If you change only the body text, func_complexity re-runs (it depends on body_text). But if you added a query that only reads param_count, it would return its cached value.
Step 4: The Wrapper/Data Pattern
In practice, you often see this pattern in Salsa projects:
- Tracked struct — provides identity ("which function is this?")
- Plain data inside — provides content ("what's in this function?")
This is what rust-analyzer does. Each function, struct, enum, and impl in the Rust source becomes a tracked struct. The content (the AST, the type, the body) is stored as plain data inside the struct.
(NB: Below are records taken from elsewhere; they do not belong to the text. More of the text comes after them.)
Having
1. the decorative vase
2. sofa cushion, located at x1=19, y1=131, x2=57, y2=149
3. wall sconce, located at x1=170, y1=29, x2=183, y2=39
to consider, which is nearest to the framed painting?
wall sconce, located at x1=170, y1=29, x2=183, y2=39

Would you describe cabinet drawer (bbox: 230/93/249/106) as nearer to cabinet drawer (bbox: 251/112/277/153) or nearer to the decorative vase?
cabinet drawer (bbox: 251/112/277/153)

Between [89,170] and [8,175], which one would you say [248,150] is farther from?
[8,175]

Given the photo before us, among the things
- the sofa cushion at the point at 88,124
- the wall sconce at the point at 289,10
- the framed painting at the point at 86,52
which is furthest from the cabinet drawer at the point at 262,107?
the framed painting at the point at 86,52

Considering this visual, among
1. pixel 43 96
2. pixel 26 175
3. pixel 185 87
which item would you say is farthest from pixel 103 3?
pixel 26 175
For our tutorial, we're keeping it simpler: FuncDef is a tracked struct with a few fields. In a production system, you'd have tracked structs for every named entity, and the AST nodes would reference them by ID rather than by string.
Running
cargo run --bin ch04-tracked-structs
Key Takeaways
-
Tracked structs have identity. Unlike plain data, each instance has a Salsa ID. Two
FuncDefinstances with the same content are still different entities. -
Fields can be tracked independently. Change only the body? Queries that read
param_countdon't re-run. This is fine-grained incrementality. -
The wrapper/data pattern. Tracked struct (identity) + plain data (content). This separates "which thing" from "what's in the thing."
-
Lifetime
'db. Tracked structs can't outlive the database. This prevents stale references after mutations. -
Why not tracked structs for the entire AST? You can, and rust-analyzer does. But it adds complexity: every node type needs a tracked struct definition, helper functions need lifetime annotations, and the
Updatetrait must be implemented for all inner types. For this tutorial, we use tracked structs for key entities (functions) and plain data for the AST content.
What's Next
Chapter 5: Type Inference — The heart of the tutorial. We'll implement type inference as a Salsa tracked query and see incrementality in action. This is where everything comes together.
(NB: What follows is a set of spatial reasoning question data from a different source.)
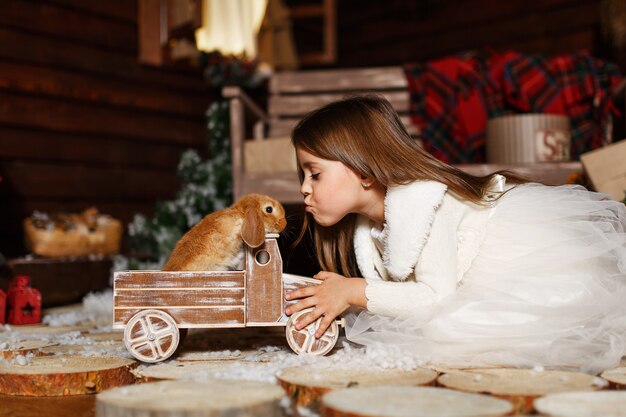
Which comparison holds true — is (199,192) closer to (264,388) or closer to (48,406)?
(48,406)

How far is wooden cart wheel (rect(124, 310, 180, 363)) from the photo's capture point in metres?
1.34

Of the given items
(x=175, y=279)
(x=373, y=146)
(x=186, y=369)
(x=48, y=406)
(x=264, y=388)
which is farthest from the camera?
(x=373, y=146)

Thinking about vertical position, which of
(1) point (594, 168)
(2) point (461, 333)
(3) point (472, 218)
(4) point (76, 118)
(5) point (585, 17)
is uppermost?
(5) point (585, 17)

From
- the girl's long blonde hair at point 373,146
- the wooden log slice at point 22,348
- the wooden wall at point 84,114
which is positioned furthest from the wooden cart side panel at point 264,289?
the wooden wall at point 84,114

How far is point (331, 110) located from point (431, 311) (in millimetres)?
521

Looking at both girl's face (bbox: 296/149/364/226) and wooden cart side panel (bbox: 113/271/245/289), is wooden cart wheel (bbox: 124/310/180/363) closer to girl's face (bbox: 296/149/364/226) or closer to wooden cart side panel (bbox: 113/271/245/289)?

Chapter 5: Type Inference — The Core Query
The heart of the tutorial: implement type inference as a Salsa tracked query and see incrementality in action.
What You'll Learn
- How gradual typing works: types where you want them, flexibility where you don't
- How to implement type inference as a Salsa tracked query
- How recursive tracked queries work (each call is memoized independently)
- The relationship between query granularity and incrementality
The Mental Model: Gradual Typing
Lua is dynamically typed. You don't write local x: number = 42. But that doesn't mean we can't check types — we just do it gradually:
- If the type is known, check it.
42 + 1→ both are numbers → OK. - If the type is unknown, allow it.
unknown_var + 1→ unknown is "dynamic" → OK (we trust the programmer). - If there's a contradiction, that's an error.
42 + "hello"→ number + string → Error.
The key distinction: Dynamic ≠ Error. Dynamic means "we don't know and that's fine." Error means "we found a contradiction." One is intentional flexibility; the other is a bug.
Our Type enum:
Type::Number — we know it's a number
Type::String — we know it's a string
Type::Boolean — we know it's a boolean
Type::Nil — we know it's nil
Type::Function — we know it's a function (with param/return types)
Type::Dynamic — we don't know, and that's OK
Type::Error — type checking found a contradiction
Compatibility check: is Type::Dynamic compatible with Type::Number? Yes. Is Type::Error compatible with anything? Yes (to avoid cascading errors). Is Type::Number compatible with Type::String? No.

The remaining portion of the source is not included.